Une housse et un accordeur à pince suffisent pour commencer. Une sangle peut être utile si l’instrument glisse ou si l’on joue debout, mais elle n’est pas indispensable.
Faut-il connaître le solfège ?
Il n’est pas nécessaire de savoir lire une partition avant de prendre un ukulélé. Les grilles d’accords et les tablatures permettent de jouer rapidement des chansons. C’est d’ailleurs souvent par ce chemin que les débutants découvrent l’instrument.
Le solfège et la théorie musicale deviennent utiles dès que l’on souhaite mieux comprendre ce que l’on joue. Savoir comment sont construits les accords, reconnaître une tonalité ou comprendre une mesure aide à mémoriser les morceaux et à les transposer.
Il n’est donc pas nécessaire d’opposer la pratique et la théorie. On peut très bien commencer par quelques chansons, puis apprendre progressivement les notions musicales qui permettent d’aller plus loin.
Un instrument simple à découvrir, mais pas simpliste
Le ukulélé doit une grande partie de son succès à son côté immédiat et convivial. Il se transporte facilement, accompagne bien la voix et permet de jouer rapidement avec d’autres musiciens.
Il ne faut pourtant pas le réduire à un instrument pour débutants. Entre les différents accordages, les techniques d’arpèges, le jeu mélodique et les arrangements en solo, il offre de nombreuses possibilités. Sa petite taille cache finalement un instrument complet, capable d’accompagner aussi bien les premiers accords d’un élève que le travail d’un musicien confirmé.
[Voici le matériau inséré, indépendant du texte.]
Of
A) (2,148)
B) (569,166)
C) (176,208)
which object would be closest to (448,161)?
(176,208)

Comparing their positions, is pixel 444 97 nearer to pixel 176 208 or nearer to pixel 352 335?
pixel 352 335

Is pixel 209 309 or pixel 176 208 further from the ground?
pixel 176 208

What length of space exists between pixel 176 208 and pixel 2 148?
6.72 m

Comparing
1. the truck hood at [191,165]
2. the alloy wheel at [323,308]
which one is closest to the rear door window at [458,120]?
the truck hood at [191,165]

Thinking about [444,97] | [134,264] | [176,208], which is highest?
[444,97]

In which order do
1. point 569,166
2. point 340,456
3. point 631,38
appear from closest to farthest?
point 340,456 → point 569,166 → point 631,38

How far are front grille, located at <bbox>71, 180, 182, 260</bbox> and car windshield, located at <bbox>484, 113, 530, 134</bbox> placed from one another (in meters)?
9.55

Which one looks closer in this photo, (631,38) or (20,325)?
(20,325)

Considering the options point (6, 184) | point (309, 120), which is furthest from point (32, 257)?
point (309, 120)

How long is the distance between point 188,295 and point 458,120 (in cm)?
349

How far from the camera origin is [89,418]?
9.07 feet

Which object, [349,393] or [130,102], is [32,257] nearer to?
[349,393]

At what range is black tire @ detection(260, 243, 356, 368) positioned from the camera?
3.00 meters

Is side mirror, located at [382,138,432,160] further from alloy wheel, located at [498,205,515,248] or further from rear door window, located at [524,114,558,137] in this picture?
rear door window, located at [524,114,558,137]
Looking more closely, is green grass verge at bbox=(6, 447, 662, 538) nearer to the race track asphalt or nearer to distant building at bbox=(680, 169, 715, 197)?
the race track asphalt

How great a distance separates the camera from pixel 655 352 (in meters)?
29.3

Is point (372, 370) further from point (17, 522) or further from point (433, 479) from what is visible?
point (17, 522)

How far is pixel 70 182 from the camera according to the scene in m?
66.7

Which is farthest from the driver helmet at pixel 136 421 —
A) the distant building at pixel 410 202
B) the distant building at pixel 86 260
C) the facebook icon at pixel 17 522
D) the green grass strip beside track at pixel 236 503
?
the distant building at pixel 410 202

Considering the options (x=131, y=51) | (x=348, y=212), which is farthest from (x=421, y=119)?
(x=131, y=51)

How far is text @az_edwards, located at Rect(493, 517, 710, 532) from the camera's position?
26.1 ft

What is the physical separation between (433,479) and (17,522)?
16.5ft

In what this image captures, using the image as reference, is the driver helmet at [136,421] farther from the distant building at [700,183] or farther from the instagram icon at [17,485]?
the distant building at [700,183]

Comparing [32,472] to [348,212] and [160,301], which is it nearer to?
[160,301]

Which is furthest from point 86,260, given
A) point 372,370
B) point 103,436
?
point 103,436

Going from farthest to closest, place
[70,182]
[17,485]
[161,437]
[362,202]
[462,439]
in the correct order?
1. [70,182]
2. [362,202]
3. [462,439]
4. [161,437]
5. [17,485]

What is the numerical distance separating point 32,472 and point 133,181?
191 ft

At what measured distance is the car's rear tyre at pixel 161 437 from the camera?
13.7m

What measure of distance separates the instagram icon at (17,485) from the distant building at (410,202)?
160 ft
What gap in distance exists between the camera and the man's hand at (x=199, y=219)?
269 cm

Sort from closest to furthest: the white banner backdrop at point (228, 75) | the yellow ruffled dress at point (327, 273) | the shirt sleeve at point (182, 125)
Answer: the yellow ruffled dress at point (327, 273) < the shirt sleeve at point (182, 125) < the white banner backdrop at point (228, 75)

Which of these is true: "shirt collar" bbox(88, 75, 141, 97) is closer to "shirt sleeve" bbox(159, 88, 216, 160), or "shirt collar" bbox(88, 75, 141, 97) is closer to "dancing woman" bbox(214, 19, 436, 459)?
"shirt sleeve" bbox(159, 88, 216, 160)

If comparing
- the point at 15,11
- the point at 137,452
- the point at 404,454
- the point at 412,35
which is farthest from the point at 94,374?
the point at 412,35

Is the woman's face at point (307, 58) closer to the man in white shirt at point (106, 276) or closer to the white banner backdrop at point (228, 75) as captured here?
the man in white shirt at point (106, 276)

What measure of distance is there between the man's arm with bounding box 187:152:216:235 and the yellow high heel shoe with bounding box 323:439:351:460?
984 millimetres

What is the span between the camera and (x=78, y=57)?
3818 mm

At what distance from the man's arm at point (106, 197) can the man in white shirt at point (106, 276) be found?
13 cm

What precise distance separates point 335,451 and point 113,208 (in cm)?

Le ukulélé trouve donc naturellement sa place parmi les instruments de musique que l’on peut choisir pour commencer, reprendre ou simplement pratiquer la musique avec plaisir.
Questions fréquentes sur le ukulélé
Qu’est-ce qu’un ukulélé ?
Le ukulélé est un petit instrument à quatre cordes pincées, originaire d’Hawaï. Il se distingue par sa sonorité claire et légère et peut être utilisé aussi bien pour accompagner une chanson que pour jouer des mélodies.
Quelle est la différence entre un ukulélé et une guitare ?
Le ukulélé possède généralement quatre cordes, contre six pour la guitare, et utilise un accordage différent. Sa caisse plus petite produit également un son plus clair et moins grave que celui d’une guitare.
Comment accorde-t-on un ukulélé ?
Les ukulélés soprano, concert et ténor sont le plus souvent accordés sol, do, mi, la. La corde de sol est généralement accordée dans l’aigu, ce qui donne à l’instrument sa sonorité caractéristique.
Quel ukulélé choisir pour débuter ?
Le soprano et le concert sont les formats les plus courants pour commencer. Le soprano est plus petit et possède un son traditionnel, tandis que le concert offre davantage d’espace entre les frettes et convient souvent mieux aux adultes.
Le ukulélé est-il facile à apprendre ?
Le ukulélé est assez accessible pour un débutant, car quelques accords simples permettent rapidement d’accompagner une chanson. Progresser demande néanmoins de travailler les changements d’accords, le rythme et la précision du jeu.